Dans le même temps, l’équipe Kosek de Karolinska a recruté un groupe de 11 patients et un nombre égal de participants témoins pour une étude similaire avec le traceur de liaison PET TSPO. Les produits radiopharmaceutiques se liant à deux types de cellules gliales – microglies et astrocytes -, ils ont également examiné 11 patients, 6 patients sous imagerie TSPO et 5 autres et 11 autres témoins munis d’un traceur PET, de préférence lié aux astrocytes et aux pas la microglie. Dans les deux centres, les participants atteints de fibromyalgie ont rempli des questionnaires pour évaluer leurs symptômes. Lorsque l’équipe de l’HGM a eu connaissance d’enquêtes similaires lancées par le groupe Karolinska, elles ont décidé de fusionner leurs données en une seule étude.
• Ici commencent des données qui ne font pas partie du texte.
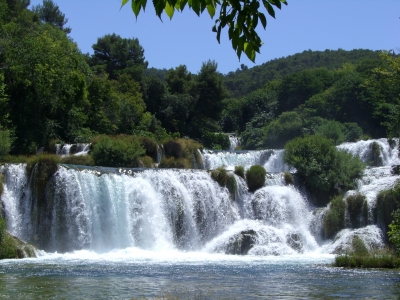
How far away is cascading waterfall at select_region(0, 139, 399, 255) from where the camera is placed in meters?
27.7

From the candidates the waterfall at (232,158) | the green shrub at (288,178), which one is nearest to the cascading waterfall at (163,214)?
the green shrub at (288,178)

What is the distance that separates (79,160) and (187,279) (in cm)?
2126

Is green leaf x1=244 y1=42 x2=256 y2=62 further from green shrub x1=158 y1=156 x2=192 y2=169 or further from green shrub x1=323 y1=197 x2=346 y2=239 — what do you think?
green shrub x1=158 y1=156 x2=192 y2=169

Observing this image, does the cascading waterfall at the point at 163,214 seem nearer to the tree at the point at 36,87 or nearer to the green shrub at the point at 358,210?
the green shrub at the point at 358,210

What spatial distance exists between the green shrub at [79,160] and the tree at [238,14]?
1290 inches

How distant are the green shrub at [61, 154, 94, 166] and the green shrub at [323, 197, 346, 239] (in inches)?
571

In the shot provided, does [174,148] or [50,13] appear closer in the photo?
[174,148]

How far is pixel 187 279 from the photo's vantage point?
17016 millimetres

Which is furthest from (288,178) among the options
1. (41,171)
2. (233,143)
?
(233,143)

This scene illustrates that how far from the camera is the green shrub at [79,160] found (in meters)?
36.7

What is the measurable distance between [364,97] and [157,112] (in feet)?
74.3

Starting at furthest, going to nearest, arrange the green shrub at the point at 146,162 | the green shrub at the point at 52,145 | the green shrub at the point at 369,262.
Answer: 1. the green shrub at the point at 52,145
2. the green shrub at the point at 146,162
3. the green shrub at the point at 369,262

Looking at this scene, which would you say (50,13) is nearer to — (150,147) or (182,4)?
(150,147)

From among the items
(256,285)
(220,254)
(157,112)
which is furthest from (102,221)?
(157,112)
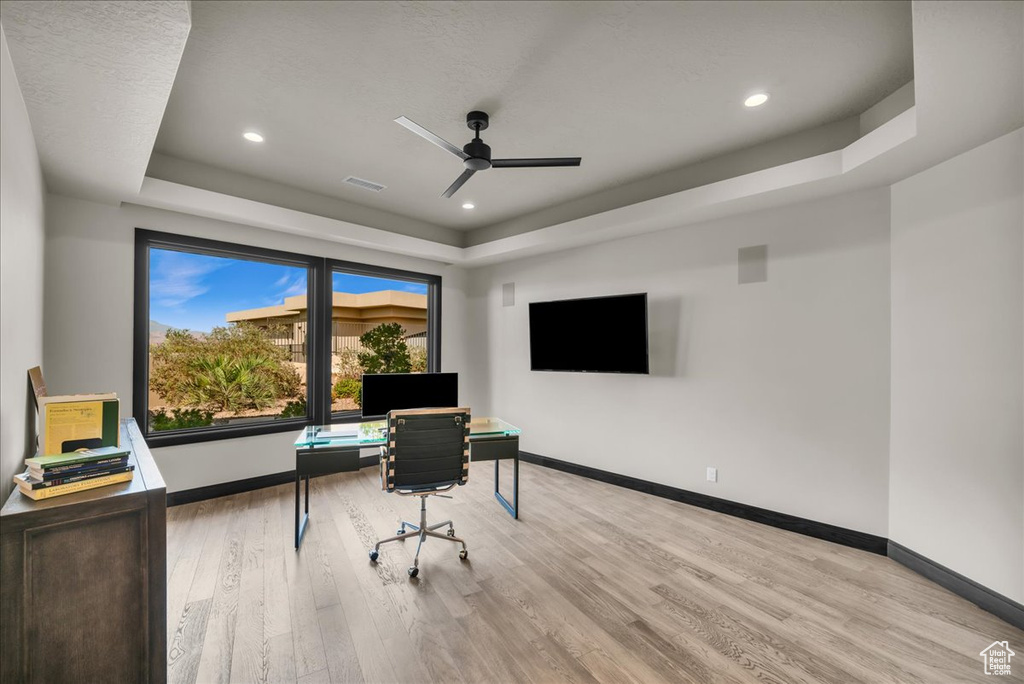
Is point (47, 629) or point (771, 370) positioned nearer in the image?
point (47, 629)

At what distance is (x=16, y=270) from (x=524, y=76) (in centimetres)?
267

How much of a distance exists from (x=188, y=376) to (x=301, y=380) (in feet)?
3.18

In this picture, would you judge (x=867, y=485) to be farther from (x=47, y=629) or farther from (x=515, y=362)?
(x=47, y=629)

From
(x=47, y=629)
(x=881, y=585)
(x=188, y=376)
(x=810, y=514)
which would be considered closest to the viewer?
(x=47, y=629)

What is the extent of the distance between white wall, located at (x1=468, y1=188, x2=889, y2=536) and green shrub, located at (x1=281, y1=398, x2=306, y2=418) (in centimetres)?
280

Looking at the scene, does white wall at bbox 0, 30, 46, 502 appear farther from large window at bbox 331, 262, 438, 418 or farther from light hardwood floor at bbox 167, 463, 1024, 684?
large window at bbox 331, 262, 438, 418

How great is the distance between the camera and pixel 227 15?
2033 mm

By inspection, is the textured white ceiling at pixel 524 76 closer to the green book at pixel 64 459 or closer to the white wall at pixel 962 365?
the white wall at pixel 962 365

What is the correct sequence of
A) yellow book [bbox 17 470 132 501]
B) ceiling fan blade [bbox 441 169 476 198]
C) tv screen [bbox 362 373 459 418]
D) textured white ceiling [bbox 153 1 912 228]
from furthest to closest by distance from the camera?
tv screen [bbox 362 373 459 418], ceiling fan blade [bbox 441 169 476 198], textured white ceiling [bbox 153 1 912 228], yellow book [bbox 17 470 132 501]

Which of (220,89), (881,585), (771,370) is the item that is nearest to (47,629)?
(220,89)

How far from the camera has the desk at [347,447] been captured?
305 cm

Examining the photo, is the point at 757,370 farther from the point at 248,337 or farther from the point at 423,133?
the point at 248,337

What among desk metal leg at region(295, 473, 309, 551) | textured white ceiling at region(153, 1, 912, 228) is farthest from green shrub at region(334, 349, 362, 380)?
textured white ceiling at region(153, 1, 912, 228)

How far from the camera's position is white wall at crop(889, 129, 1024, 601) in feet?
7.54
Les résultats des deux centres ont montré que l’activation gliale dans différentes régions du cerveau des patients atteints de fibromyalgie était significativement supérieure à celle des sujets témoins. Comparativement à l’étude sur les maux de dos chroniques menée par l’équipe d’HGM, les augmentations de TSPO étaient plus fréquentes dans tout le cerveau, Loggia indica correspondant au schéma plus complexe des symptômes de la fibromyalgie. Les niveaux de TSPO dans une structure appelée cingulate tour – une zone associée au traitement des émotions dans laquelle une neuroinflammation a été rapportée chez des patients atteints du syndrome de fatigue chronique – correspondaient aux patients signalant des niveaux de fatigue. Les études de l’équipe Karolinska sur le traceur de liaison astrocytaire ont révélé une petite différence entre les patients et les témoins,

“L’activation des cellules gliales que nous avons observée dans nos études libère des médiateurs inflammatoires conçus pour sensibiliser les voies de la douleur et contribuer aux symptômes tels que la fatigue”, a déclaré Loggia, professeur adjoint de radiologie à la Harvard Medical School. “La capacité de s’associer à nos collègues de Karolinska était fantastique, car combiner nos données et obtenir des résultats similaires sur les deux sites renforce la fiabilité de nos résultats.”